Forgiveness

I have written on this topic before but I don’t think we can ever talk about the topic of forgiveness.

Last year, a couple was stopped on the side of the road to change a tire on their camper. A young man was coming up the highway from a concert and, although we are not sure what happened but he ended up swerving off the road and hitting and killing both of the people on the side of the road.

The remarkable thing about this story is the day the young man was sentenced for this the family members spoke about how they forgave him for this. I am amazed at the capacity of people to forgive others. I am not sure I would be able to do that. Often times we forget about the victims of things like this. Not only the ones killed but those that are left behind on both sides of the issue.

A few years ago, a gunman opened fire on students and faculty at Virginia Tech. Part of my training is in crisis counseling so I was sent to the Tech to work with the students there. On the day we arrived we found the memorial in the center of the campus. Each person killed had their name and a candle. As we worked our way around the circle the last name was for the killer himself. Yes the killer was a victim as well, a different sort of victim yes, but a victim none the less.

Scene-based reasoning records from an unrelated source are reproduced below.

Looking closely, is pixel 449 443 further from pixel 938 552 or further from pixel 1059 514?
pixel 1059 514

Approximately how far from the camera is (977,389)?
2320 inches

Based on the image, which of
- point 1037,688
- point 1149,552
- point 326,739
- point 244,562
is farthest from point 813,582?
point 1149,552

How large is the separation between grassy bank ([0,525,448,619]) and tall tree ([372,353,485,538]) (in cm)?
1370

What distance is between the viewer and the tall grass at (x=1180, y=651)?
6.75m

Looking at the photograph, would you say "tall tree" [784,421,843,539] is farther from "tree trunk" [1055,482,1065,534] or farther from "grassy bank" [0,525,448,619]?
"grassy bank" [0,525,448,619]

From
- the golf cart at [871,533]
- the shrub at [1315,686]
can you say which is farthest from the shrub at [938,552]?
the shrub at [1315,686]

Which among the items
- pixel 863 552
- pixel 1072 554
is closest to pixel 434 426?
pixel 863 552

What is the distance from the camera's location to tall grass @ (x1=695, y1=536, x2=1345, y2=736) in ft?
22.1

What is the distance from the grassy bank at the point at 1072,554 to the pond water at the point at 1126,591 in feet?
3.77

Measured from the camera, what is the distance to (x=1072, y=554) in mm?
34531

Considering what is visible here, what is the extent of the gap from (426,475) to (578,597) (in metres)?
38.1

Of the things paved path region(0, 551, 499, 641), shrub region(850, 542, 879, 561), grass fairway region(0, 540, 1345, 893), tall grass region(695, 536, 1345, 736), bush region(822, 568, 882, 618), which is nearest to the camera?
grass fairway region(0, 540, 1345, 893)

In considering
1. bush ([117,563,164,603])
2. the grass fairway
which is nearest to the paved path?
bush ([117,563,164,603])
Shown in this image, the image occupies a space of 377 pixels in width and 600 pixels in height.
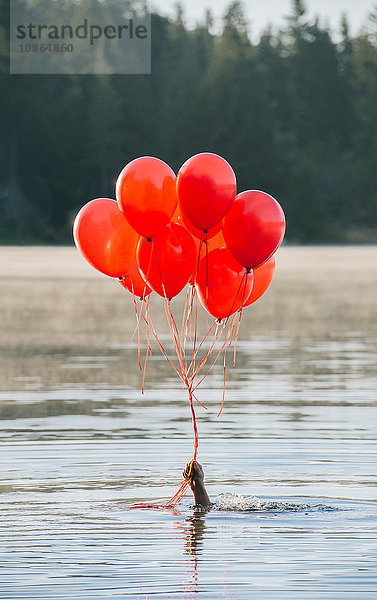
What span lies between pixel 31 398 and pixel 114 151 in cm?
8570

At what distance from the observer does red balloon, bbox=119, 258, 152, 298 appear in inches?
455

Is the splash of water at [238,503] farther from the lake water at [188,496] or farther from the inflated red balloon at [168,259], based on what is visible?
the inflated red balloon at [168,259]

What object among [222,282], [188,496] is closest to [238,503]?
[188,496]

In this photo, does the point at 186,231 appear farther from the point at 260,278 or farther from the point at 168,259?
the point at 260,278

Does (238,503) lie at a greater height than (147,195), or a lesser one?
lesser

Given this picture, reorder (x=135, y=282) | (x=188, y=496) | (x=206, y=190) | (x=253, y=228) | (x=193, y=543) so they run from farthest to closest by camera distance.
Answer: (x=135, y=282) → (x=188, y=496) → (x=253, y=228) → (x=206, y=190) → (x=193, y=543)

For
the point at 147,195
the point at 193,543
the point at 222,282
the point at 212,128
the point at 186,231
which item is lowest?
the point at 193,543

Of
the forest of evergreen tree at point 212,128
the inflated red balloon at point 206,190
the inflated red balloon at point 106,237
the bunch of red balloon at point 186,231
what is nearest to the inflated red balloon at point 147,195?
the bunch of red balloon at point 186,231

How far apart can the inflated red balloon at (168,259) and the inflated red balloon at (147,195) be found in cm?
12

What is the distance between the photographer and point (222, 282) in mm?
11094

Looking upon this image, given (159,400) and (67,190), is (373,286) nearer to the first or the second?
(159,400)

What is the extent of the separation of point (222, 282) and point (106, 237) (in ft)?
2.99

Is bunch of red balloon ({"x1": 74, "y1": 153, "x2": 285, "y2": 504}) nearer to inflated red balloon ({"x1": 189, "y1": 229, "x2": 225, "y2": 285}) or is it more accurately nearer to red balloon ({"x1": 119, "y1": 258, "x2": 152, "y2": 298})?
inflated red balloon ({"x1": 189, "y1": 229, "x2": 225, "y2": 285})

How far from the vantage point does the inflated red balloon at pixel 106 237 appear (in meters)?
11.0
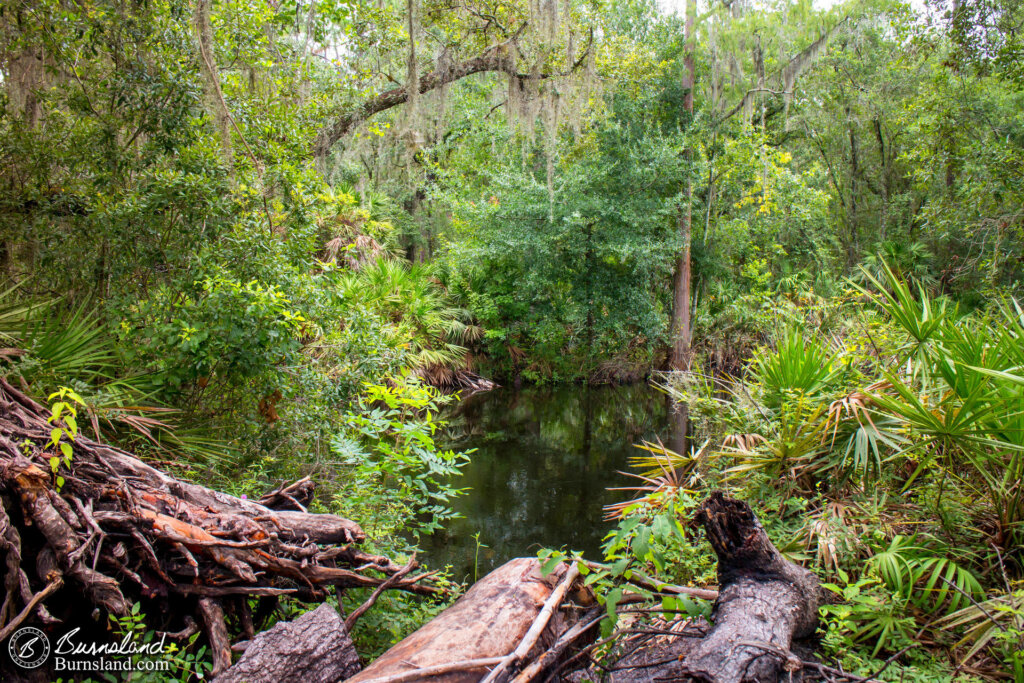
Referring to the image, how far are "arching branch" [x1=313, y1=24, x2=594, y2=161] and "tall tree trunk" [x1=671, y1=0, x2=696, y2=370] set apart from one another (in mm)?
7825

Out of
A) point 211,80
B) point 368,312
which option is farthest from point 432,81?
point 368,312

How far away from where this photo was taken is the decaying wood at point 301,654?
2193mm

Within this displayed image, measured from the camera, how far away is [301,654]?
7.52ft

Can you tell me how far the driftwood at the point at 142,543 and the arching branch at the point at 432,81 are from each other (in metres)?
6.58

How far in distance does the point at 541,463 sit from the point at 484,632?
21.6 ft

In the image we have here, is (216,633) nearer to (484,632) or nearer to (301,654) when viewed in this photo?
(301,654)

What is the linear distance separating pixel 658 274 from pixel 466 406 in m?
6.27

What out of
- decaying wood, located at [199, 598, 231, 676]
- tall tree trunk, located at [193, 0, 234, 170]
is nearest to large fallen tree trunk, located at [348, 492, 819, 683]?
decaying wood, located at [199, 598, 231, 676]

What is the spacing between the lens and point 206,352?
14.4 ft

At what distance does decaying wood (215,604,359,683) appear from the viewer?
7.20ft
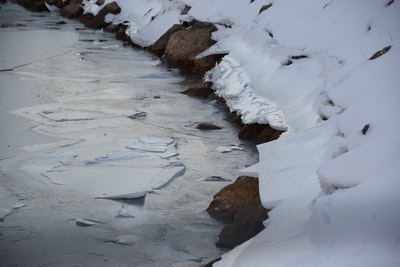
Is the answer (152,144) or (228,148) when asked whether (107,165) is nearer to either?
(152,144)

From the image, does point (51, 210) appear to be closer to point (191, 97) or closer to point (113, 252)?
point (113, 252)

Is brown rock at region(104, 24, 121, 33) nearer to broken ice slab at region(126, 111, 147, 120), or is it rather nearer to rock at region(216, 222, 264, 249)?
broken ice slab at region(126, 111, 147, 120)

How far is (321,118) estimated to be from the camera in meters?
7.23

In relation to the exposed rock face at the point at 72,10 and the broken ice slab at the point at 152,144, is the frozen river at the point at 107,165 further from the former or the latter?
the exposed rock face at the point at 72,10

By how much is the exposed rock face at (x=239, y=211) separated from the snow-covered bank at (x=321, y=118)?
177 mm

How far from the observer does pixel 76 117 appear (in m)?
9.54

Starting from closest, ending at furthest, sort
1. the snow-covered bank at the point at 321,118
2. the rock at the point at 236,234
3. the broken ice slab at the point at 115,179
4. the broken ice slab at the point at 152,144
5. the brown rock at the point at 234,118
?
the snow-covered bank at the point at 321,118 < the rock at the point at 236,234 < the broken ice slab at the point at 115,179 < the broken ice slab at the point at 152,144 < the brown rock at the point at 234,118

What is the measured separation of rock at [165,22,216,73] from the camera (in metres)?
12.7

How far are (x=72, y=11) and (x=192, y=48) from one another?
27.9ft

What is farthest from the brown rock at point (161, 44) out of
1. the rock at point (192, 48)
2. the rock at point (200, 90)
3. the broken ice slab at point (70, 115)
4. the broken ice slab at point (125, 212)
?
the broken ice slab at point (125, 212)

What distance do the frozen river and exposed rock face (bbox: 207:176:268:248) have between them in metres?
0.12

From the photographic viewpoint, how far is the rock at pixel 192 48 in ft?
41.7

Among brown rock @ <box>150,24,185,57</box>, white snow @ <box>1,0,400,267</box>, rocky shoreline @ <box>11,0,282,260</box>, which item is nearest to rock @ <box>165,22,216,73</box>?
rocky shoreline @ <box>11,0,282,260</box>

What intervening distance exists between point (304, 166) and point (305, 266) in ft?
6.84
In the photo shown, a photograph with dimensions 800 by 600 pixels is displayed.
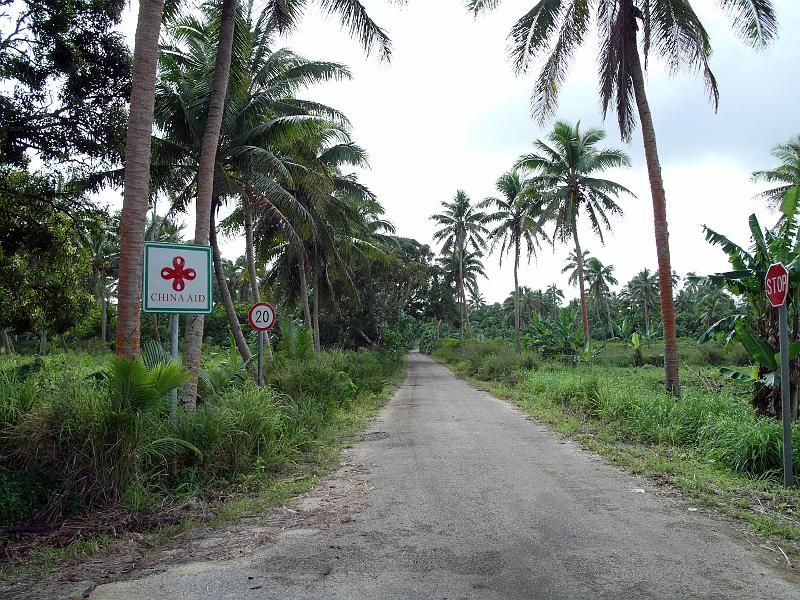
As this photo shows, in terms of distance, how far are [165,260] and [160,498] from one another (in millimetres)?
2703

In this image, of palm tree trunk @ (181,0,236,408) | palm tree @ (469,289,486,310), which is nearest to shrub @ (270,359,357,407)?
palm tree trunk @ (181,0,236,408)

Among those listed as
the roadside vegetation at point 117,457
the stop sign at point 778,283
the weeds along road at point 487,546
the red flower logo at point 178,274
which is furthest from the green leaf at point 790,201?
the red flower logo at point 178,274

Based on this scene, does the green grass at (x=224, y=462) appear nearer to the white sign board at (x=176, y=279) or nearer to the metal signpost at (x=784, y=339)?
the white sign board at (x=176, y=279)

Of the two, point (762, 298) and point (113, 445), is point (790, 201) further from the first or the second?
point (113, 445)

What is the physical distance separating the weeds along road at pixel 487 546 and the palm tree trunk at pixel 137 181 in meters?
2.94

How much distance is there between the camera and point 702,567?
4094 mm

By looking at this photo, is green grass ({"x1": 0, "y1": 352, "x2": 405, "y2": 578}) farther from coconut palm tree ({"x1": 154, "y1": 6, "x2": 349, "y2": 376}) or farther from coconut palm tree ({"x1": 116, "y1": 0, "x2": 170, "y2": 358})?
coconut palm tree ({"x1": 154, "y1": 6, "x2": 349, "y2": 376})

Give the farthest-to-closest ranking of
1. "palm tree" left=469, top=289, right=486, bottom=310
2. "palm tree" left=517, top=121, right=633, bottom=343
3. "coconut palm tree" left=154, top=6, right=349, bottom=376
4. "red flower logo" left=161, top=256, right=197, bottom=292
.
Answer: "palm tree" left=469, top=289, right=486, bottom=310
"palm tree" left=517, top=121, right=633, bottom=343
"coconut palm tree" left=154, top=6, right=349, bottom=376
"red flower logo" left=161, top=256, right=197, bottom=292

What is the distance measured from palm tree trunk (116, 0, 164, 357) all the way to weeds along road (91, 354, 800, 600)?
2939 mm

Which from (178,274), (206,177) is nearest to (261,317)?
(206,177)

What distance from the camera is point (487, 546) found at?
4.55 metres

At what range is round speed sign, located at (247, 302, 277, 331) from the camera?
1077 centimetres

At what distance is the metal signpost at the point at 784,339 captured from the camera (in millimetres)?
5969

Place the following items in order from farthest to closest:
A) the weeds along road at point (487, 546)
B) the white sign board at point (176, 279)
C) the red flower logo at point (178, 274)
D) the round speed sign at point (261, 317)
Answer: the round speed sign at point (261, 317), the red flower logo at point (178, 274), the white sign board at point (176, 279), the weeds along road at point (487, 546)
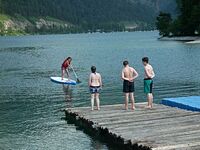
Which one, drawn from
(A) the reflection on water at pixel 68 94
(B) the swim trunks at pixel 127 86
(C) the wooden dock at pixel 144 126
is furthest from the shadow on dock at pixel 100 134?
(A) the reflection on water at pixel 68 94

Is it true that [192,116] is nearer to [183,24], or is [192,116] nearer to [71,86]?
[71,86]

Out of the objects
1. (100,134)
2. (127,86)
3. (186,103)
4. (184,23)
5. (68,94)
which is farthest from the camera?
(184,23)

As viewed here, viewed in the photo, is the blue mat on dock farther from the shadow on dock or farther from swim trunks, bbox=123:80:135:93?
the shadow on dock

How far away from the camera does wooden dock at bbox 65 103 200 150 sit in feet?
66.9

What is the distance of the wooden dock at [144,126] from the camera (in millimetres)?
20406

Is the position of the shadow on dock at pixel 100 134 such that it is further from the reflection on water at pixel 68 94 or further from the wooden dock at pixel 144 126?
the reflection on water at pixel 68 94

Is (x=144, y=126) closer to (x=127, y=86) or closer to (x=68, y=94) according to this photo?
(x=127, y=86)

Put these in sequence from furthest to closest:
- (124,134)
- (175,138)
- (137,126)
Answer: (137,126)
(124,134)
(175,138)

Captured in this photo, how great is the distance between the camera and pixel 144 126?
23.8m

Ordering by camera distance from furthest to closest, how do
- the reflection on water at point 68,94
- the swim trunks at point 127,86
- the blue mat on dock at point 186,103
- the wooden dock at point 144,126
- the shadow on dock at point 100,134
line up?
the reflection on water at point 68,94 → the blue mat on dock at point 186,103 → the swim trunks at point 127,86 → the shadow on dock at point 100,134 → the wooden dock at point 144,126

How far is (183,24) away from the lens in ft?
544

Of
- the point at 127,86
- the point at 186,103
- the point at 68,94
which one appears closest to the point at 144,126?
the point at 127,86

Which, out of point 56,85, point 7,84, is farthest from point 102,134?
point 7,84

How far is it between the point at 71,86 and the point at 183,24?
403 feet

Restorative Justice is about putting people together who are the victims of crime with the person who committed the crime. Part of the idea is for forgiveness to happen. Hatred is a horrible thing and it eats away at the soul of the person who is filled with it. The idea is to bring the people together to tell their stories. Forgiveness does not mean forgetting there is a difference. Forgiveness is for us, not necessarily for the person who committed the crime. If we can release and let go of that anger we can, and I hate this phrase, move on with our life. This is not easy, and not for everyone.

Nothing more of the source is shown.